Let me explain: when Obama and his congress were trying to pass the Affordable Care Act they did two things, and had to deal with a third (you may have noticed, I like lists):

  1. Worked with insurers to create a system they could support in a public private marketplace. The insurers then undercut the Obama administration by screwing up the pricing and participation, and then failing to stand up to republicans as we speak (primarily so they can regain control over costs and types of insurance they provide, and therefore make more money)
  2. The Dems worked with the Republicans to try and create a bipartisan bill, mostly to be polite. They didn’t have too, but instead they brought them in, allowed a number of amendments to be added and removed and did their level best to involve and respect the Republican view of healthcare.
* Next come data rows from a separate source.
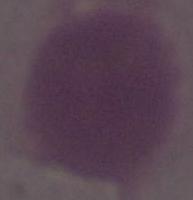

An erythrocyte.

Captured at 1000x magnification. Micrograph.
Identify the blood parasite species.
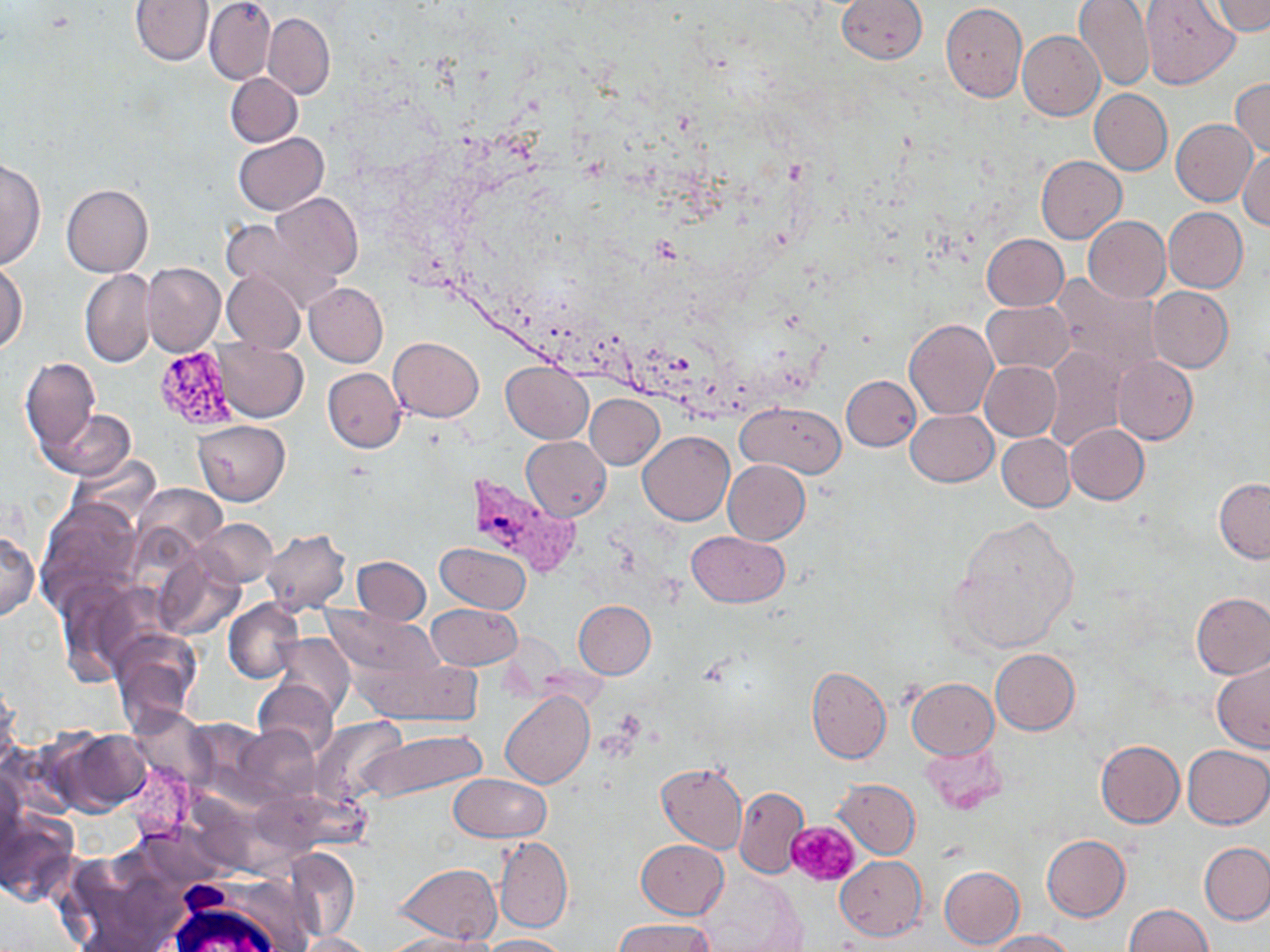
Plasmodium vivax.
In turn the Republicans turned their backs on the arrangement and opposed the bill as best they could then.
  3. Past that, the Republican party then opposed and demonized the ACA for the next seven years, and used it to sweep themselves into office, rather than work to make it an effective bill for their constituents. Because Obama, or something.

So, basically despite their best attempts, the Dems were opposed an obstructed from making an incrementalist healthcare program work because the Republicans were basically being a bunch of dicks. So this time they might not even bother, nor might they need to, consult them in anyway and just pass single payer health care. If they can sweep the house, get the senate, which might well be possible, on a healthcare platform there is every chance they could pass such a bill. And since it would fundamentally be ‘better medicare’ people would be more open and accepting and most importantly understanding of the bill, Insurers wouldn’t be able to get in the way and Republicans would have a much harder time attacking the program.

Best of all the Democrats are openly and actively talking about this, not just the hopefuls but the moderates. They’ve seen incrementalism fail despite their best efforts, and now they have momentum. This could actually work.

So hey, silver lining for American healthcare. Maybe.

 

Citation:
Vox: Republicans are About to Make Medicaid for All Much More Likely

Trump surrogates calling for firing Mueller

Yeah, okay, no.

Ann Coulter, Gingrich, shut it, and listen. If somehow you or any other conservative halfwit (do they even have less than half a wit combined? I seriously don’t know) somehow find this blog, let me give you a bit of advice.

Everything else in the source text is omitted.